◆ **TASK INSTRUCTIONS**
A – In the wing-flow tutorial steps, what value is entered for Y when creating the plane near the shock region?
B – Write out the wing-flow tutorial steps word for word, from "6. Click Save/Display" to "0.05 for Scale.".

START READING PASSAGE

1. Enter contour-pressure for Contour Name.
2. Enable Banded in the Coloring group box.
3. Select Pressure... and Static Pressure from the Contours of drop-down lists.
4. Select fluid_symmetry, wing_bottom, wing_edge, and wing_top from the Surfaces selection list.
5. Click Save/Display.
  Figure 4.6: Contour Plot of Pressure
Create a plane near the shock region.
Results → Surface → Create → Plane...
1. Enter plane-zx for New Surface Name.
2. Select ZX Plane from the Method drop-down lists.
3. Enter 1.11 m for Y.
  This value corresponds to the y-coordinate at around the shock region near the tip of the wing. Alternatively, you can click Select with Mouse to select a point from the graphics window.
4. Click Create and close the Plane Surface dialog box.
Plot the Mach number distribution on the wing near the shock region (Figure 4.7: Contour Plot of Mach Number).
Results → Graphics → Contours → New...
1. Enter contour-mach for Contour Name.
2. Enable Banded in the Coloring group box.
3. Select Velocity... and Mach Number from the Contours of drop-down list.
4. Select plane-zx from the From Surface selection list.
5. Click Save/Display and close the Contours dialog box.
6. Zoom in on the region around the wing, as shown in Figure 4.7: Contour Plot of Mach Number.
  Figure 4.7: Contour Plot of Mach Number
  
  Note the discontinuity, in this case a shock, on the upper surface of the wing in Figure 4.7: Contour Plot of Mach Number at about x/c≃0.20.
Display filled contours of the component of velocity (Figure 4.8: Contour Plot of x Component of Velocity).
Results → Graphics → Contours → New...
1. Enter contour-x-vel for Contour Name.
2. Ensure Filled is enabled in the Options group box.
3. Enable Banded in the Coloring group box.
4. Select Velocity... and X Velocity from the Contours of drop-down lists.
5. Select plane-zx from the From Surface selection list.
6. Click Save/Display and close the Contours dialog box.
Note the flow reversal downstream of the shock in Figure 4.8: Contour Plot of x Component of Velocity.
Figure 4.8: Contour Plot of x Component of Velocity
Plot velocity vectors (Figure 4.9: Plot of Velocity Vectors Downstream of the Shock).
Results → Graphics → Vectors → New...
1. Enter vector-vel for Vector Name.
2. Enter 0.05 for Scale.
3. Select Velocity... and X Velocity from the Color by drop-down lists.
4. Select plane-zx from the From Surface selection list.
5. Click Save/Display and close the Vectors dialog box.

END READING PASSAGE
START DATA RECORDS

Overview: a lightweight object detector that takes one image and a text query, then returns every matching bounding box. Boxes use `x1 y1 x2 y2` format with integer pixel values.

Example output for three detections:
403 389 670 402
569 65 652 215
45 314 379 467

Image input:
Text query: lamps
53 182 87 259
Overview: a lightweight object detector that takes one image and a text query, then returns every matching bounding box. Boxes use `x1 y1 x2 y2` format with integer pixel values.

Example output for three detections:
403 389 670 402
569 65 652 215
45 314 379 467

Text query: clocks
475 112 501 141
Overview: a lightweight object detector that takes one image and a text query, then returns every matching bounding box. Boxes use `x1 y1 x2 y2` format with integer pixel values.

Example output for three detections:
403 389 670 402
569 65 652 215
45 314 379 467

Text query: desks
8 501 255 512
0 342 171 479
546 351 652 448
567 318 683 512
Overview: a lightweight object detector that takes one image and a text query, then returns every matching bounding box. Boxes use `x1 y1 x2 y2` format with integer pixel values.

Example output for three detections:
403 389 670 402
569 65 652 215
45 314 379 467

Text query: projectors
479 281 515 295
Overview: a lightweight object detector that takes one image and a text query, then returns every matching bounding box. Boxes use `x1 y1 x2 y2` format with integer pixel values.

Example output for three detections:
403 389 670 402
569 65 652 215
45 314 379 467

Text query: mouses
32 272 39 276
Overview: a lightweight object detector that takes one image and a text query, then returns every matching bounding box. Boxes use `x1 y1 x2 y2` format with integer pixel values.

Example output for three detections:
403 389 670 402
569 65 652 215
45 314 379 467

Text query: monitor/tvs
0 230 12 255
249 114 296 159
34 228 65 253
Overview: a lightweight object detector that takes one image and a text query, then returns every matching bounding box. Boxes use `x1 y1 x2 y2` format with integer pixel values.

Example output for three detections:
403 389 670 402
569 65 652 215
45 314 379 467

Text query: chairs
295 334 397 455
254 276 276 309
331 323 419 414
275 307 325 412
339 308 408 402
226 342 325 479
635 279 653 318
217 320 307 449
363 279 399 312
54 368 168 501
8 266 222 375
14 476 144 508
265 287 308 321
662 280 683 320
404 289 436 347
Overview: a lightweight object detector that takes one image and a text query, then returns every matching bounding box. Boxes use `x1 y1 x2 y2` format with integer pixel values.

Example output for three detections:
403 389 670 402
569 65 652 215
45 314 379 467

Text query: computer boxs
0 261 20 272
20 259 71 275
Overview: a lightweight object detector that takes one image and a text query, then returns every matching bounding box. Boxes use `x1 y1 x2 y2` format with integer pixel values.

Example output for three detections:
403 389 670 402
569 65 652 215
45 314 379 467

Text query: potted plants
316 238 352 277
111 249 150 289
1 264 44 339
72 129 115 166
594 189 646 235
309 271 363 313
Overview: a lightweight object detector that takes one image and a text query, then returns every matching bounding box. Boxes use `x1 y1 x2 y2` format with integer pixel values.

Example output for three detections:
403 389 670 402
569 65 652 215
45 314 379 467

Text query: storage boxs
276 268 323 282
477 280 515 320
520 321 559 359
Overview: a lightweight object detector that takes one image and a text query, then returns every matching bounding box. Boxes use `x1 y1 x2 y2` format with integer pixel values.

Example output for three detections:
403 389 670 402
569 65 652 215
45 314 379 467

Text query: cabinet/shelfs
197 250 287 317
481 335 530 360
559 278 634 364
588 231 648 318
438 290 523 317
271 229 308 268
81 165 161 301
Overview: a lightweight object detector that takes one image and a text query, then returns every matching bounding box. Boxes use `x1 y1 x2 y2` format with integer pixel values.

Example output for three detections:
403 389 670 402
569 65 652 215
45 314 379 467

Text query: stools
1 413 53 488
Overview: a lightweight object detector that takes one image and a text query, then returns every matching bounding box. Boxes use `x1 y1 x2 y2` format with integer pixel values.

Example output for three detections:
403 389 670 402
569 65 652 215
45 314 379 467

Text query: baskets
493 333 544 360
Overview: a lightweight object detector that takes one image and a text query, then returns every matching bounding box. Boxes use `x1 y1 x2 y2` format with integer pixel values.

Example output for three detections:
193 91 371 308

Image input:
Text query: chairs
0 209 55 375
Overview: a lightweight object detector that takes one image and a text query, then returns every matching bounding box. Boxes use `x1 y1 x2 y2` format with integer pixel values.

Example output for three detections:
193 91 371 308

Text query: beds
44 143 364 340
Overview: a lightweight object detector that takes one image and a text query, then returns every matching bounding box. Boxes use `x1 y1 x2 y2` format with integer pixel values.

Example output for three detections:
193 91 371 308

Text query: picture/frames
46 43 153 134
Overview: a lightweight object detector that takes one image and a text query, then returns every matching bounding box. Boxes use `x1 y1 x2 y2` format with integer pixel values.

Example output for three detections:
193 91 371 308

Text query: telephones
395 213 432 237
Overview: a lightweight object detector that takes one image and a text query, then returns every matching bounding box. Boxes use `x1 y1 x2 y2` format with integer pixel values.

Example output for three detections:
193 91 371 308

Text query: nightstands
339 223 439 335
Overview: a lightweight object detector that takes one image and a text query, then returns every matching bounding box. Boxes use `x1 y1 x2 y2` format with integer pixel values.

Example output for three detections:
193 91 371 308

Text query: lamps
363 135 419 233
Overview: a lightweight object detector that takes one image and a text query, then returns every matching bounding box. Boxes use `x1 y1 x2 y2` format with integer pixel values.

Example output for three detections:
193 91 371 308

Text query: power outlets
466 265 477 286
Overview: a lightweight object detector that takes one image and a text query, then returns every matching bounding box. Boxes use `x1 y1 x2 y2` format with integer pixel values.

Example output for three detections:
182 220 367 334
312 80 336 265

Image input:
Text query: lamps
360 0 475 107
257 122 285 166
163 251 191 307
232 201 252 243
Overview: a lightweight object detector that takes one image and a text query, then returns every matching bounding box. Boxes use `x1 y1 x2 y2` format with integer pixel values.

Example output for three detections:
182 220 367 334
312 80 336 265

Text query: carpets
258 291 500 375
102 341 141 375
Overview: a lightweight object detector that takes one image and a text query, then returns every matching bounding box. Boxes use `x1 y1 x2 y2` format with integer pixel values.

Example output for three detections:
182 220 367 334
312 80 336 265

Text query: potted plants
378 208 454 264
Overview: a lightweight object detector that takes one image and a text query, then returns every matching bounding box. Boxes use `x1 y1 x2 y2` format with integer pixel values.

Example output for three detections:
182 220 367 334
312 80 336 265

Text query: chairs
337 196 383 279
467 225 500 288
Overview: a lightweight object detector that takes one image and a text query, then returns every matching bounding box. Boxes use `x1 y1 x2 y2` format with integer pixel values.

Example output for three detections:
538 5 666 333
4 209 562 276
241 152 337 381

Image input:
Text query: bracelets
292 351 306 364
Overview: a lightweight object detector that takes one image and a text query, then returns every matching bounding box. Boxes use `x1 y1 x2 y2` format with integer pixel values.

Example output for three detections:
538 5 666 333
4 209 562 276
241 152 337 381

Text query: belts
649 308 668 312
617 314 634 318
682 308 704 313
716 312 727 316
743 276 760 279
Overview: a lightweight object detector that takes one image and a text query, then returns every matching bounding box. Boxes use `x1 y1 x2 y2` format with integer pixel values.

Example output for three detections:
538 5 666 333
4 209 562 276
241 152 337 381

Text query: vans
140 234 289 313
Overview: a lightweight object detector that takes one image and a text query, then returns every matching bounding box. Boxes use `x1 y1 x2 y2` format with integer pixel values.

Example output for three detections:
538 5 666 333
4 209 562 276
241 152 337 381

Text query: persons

END DATA RECORDS

◆ **ACTIVITY ANSWERS**
A – 1.11 m

B –
6. Click Save/Display and close the Contours dialog box.
Note the flow reversal downstream of the shock in Figure 4.8: Contour Plot of x Component of Velocity.
Figure 4.8: Contour Plot of x Component of Velocity
Plot velocity vectors (Figure 4.9: Plot of Velocity Vectors Downstream of the Shock).
Results → Graphics → Vectors → New...
1. Enter vector-vel for Vector Name.
2. Enter 0.05 for Scale.